What is the screen size used by Google's PageSpeed Insights for mobile previews?

It's 320px wide.

To figure this out I ran Page Speed Insight (PSI) on a page with ranges of media queries that changed the background color at different breakpoints. After narrowing the width down to within 20px, I added a media query for every width within that 20px range until I found exactly the width PSI was using.

The reason this is (arguably) important is, for me, I was attempting to get my portfolio site a 100 PSI score as an exercise. My smallest media query is max-width="600px". I was using responsive images with picturefill setting the smallest image in the srcset to the largest the images would appear at my smallest breakpoint (600px + 80px padding = 520px wide images) but was getting an awful PSI score. Adding a smaller, 320px wide image to the srcset fixed the score.

The reason I say arguably is that, for real-world usage, my page was optimized perfectly without caring about PSI's viewport width. But my goal was specifically to get a high PSI score therefore it was important to figure this number out.

As stated in Google's PageSpeed Insights FAQ:

Does PageSpeed Insights use a real device?
PageSpeed Insights' analysis does not use real devices. PageSpeed Insights fetches a site with a webkit renderer (the same rendering engine that powers Chrome and Safari) that emulates both mobile device and desktop devices.

Therefore, screen width should not be a factor as it will render accordingly in WebKit.

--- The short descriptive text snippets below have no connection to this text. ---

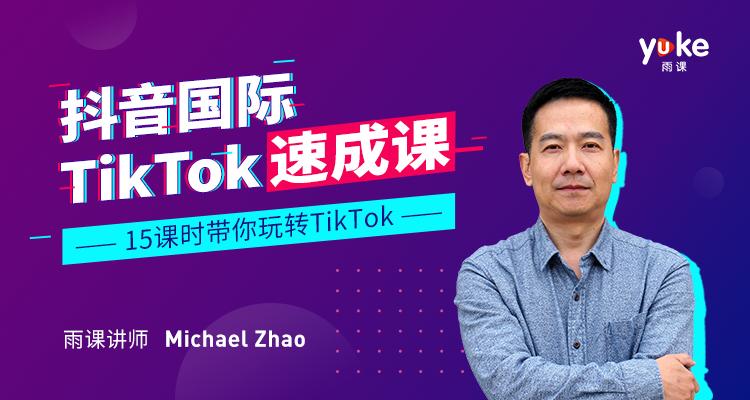 抖音国际TikTok速成课(2个课程)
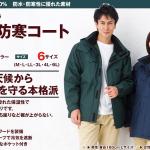 【リューグー】激安革ジャン総合3【フリーダム】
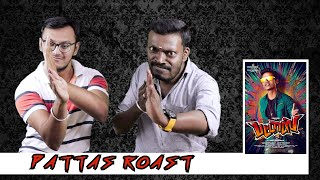 Pattas Roast | Plip Plip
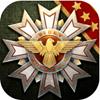 钢铁命令:将军的荣耀3手游公测版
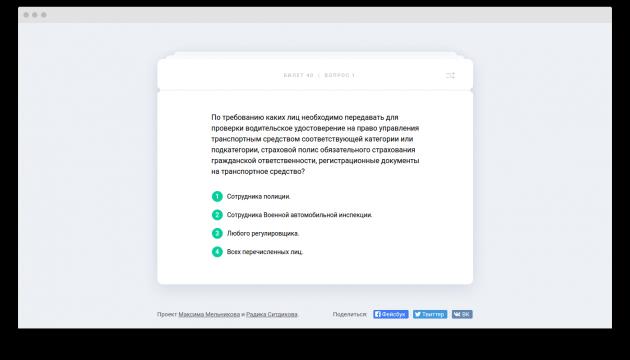 «ПДД» для Chrome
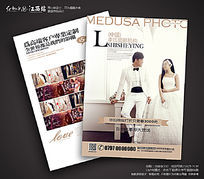 简约时尚高端婚纱影楼DM宣传单设计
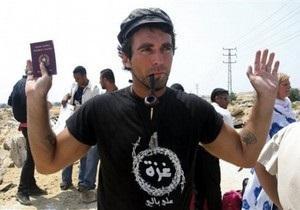 В Газе обнаружено тело похищенного итальянца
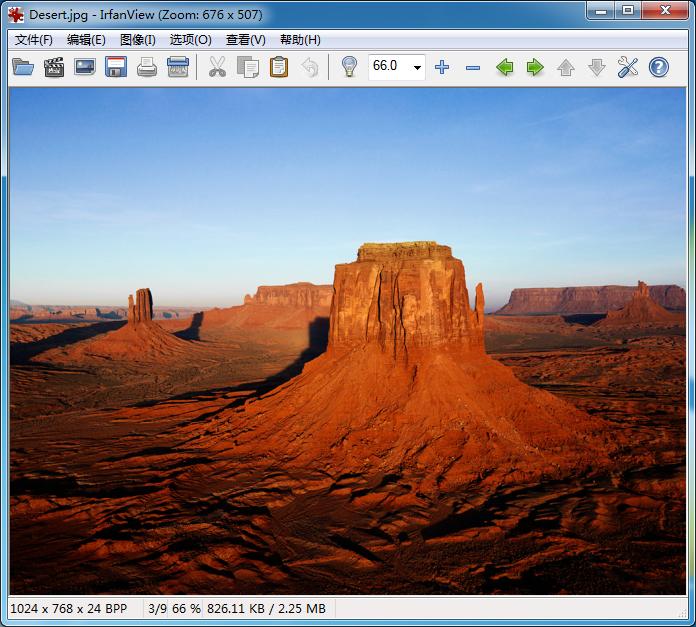 图片浏览器(IrfanView Pro) v4.41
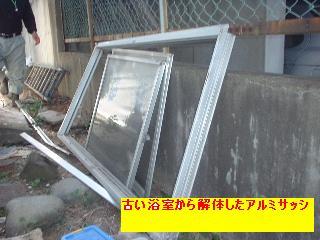 f0031037_1951422.jpg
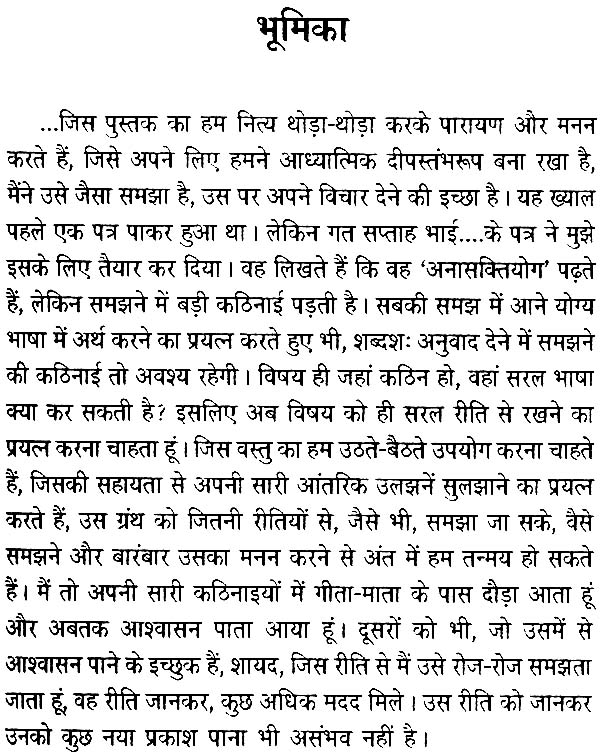 गीता माता gita mata by mahatma gandhi look inside the book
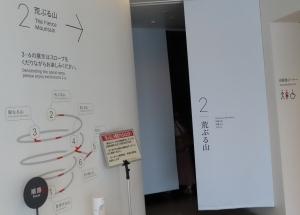 富士世界センター19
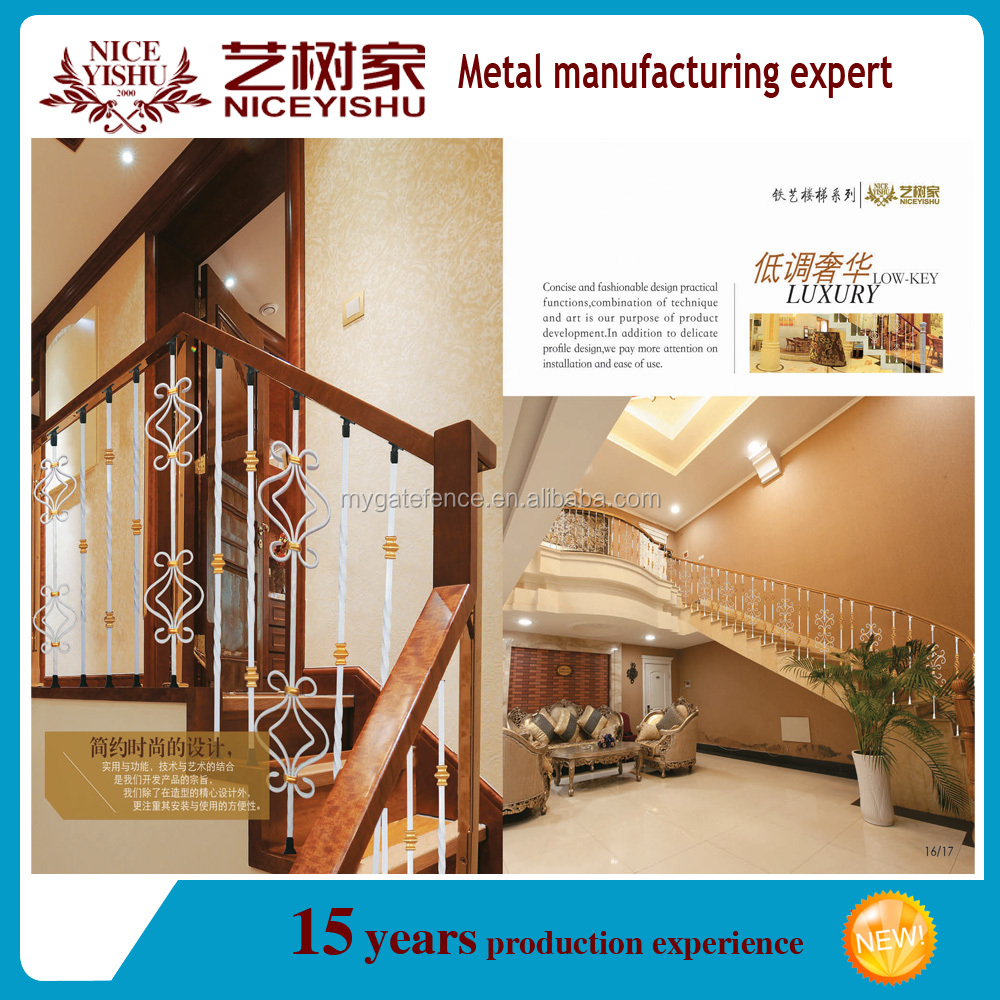alibaba latest beautiful used interior cheap price modern wrought iron ornamental stair railings
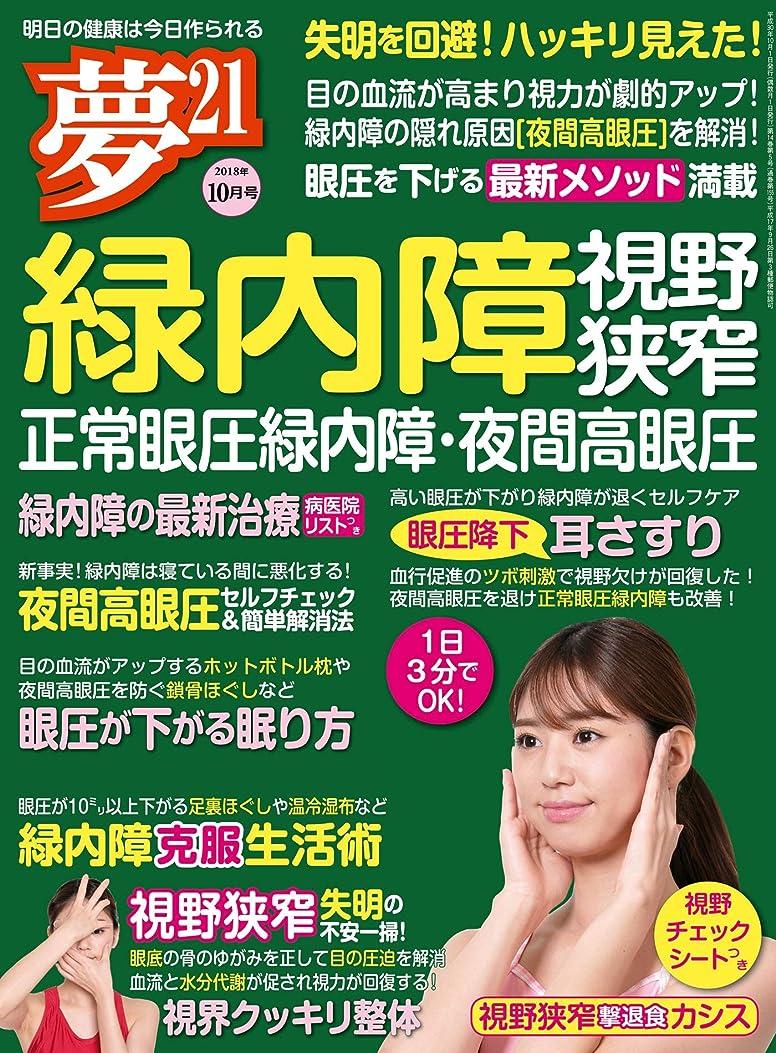 コンテスト水素ライオン夢21 2018年 10月号 [雑誌] (WAKASA PUB)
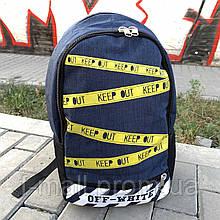 Спортивный рюкзак Off White Рюкзак офф темно-синий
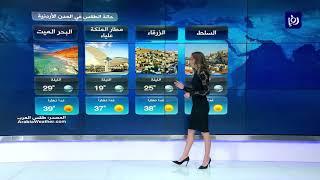 النشرة الجوية الأردنية من رؤيا 18-9-2019 | Jordan Weather HD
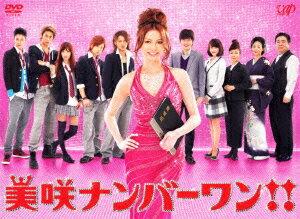 【楽天ブックスならいつでも送料無料】美咲ナンバーワン!! DVD-BOX [ 香里奈 ]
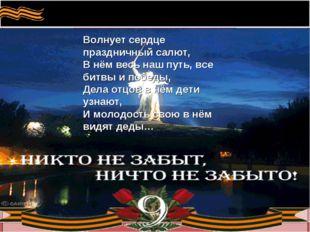 Волнует сердце праздничный салют, В нём весь наш путь, все битвы и победы, Де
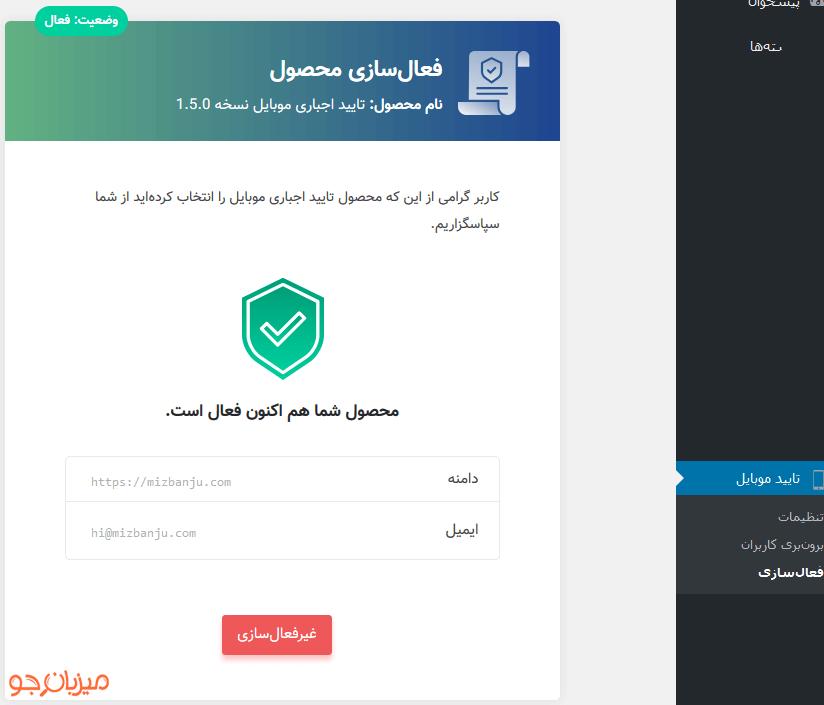 تایید شماره موبایل در وردپرس و وریفای موبایل کاربران با mobile verification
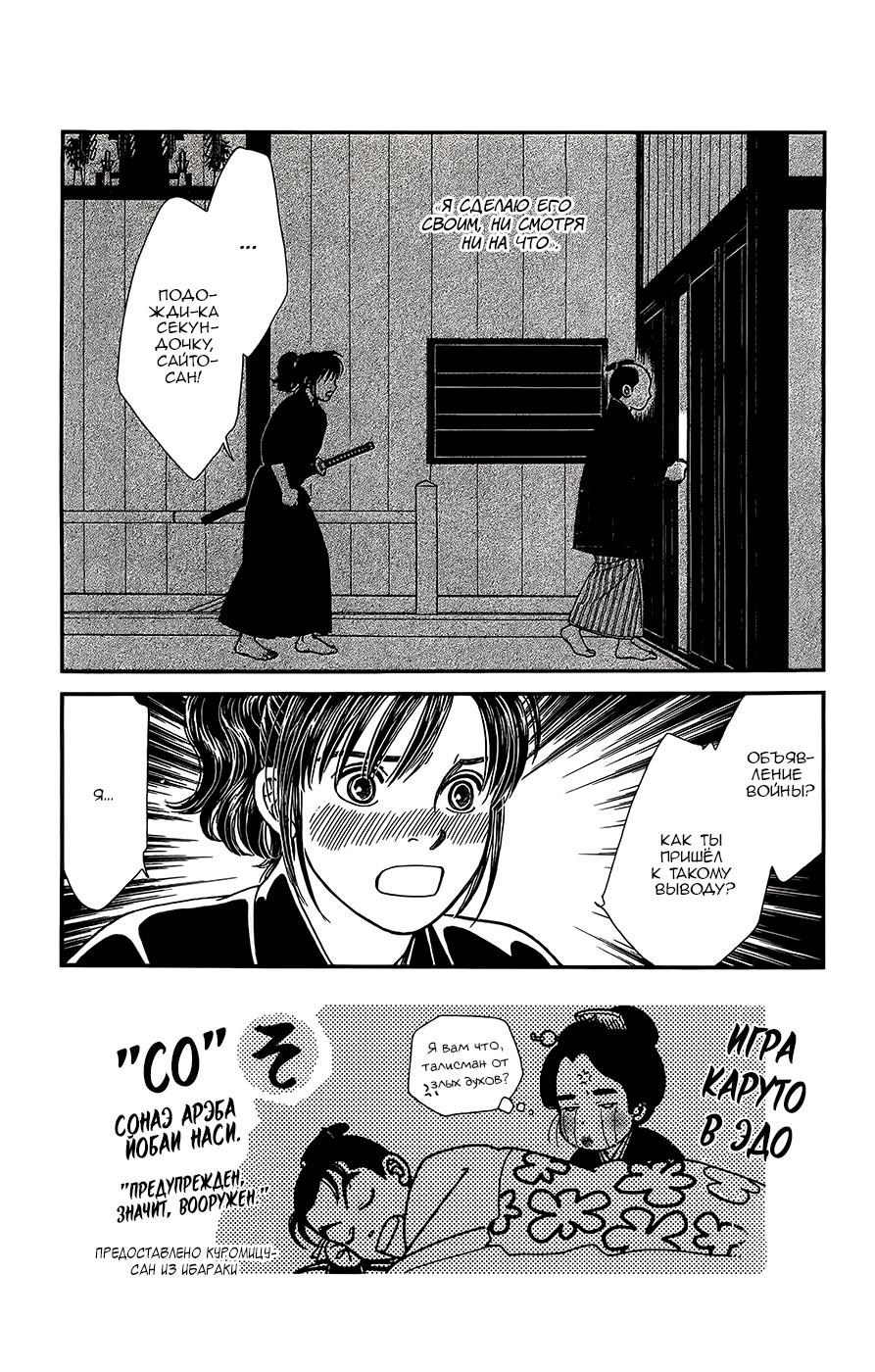 https://r1.ninemanga.com/comics/pic2/27/25179/343421/1511313399941.jpg Page 1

As long as you're using a common screen width, you should be fine. As stated in Google's Webmaster Central Blog on Responsive Design and Media Queries:

The default viewport width for the default Android browser is 800px, and 980px for iOS,

So for both target OS's, you might use 800px for landscape smartphones, portrait tablets, and narrow desktops, and 479px for smartphones in portrait mode. An example from the blog is:

@media screen and (min-width:480px) and (max-width:800px) {
  /* Target landscape smartphones, portrait tablets, narrow desktops


@media screen and (max-width:479px) {
  /* Target portrait smartphones */

The following is a list of viewport widths for specific devices should you need to target one: Viewport Sizes

Alternatively, using the following would set the viewport to the default width of the device automatically, and should work in PageSpeed Insights too:

<meta name="viewport" content="width=device-width, initial-scale=1">

In summary, if your screen width renders fine in mobile browsers, it should render fine in PageSpeed Insights as well.

The exact viewport size of the PageSpeed Insights Checker varies.

This is probably to encourage real responsive web design instead of optimization for certain devices.

Additionally, if the viewport size was fixed, people might be able to target PageSpeed.

You can check What's my Viewport Size? with PageSpeed and see the used viewport size in the screenshot.

As statet in the comments and other answers, this will result in different viewport sizes.

Of course this doesn't tell whether the Algorithms in the back actually check at 1.024 px viewport width only. One would need to set up a proper experiment, which f.e. loads a way too big JPG @1.025, and check if PageSpeed complains about it.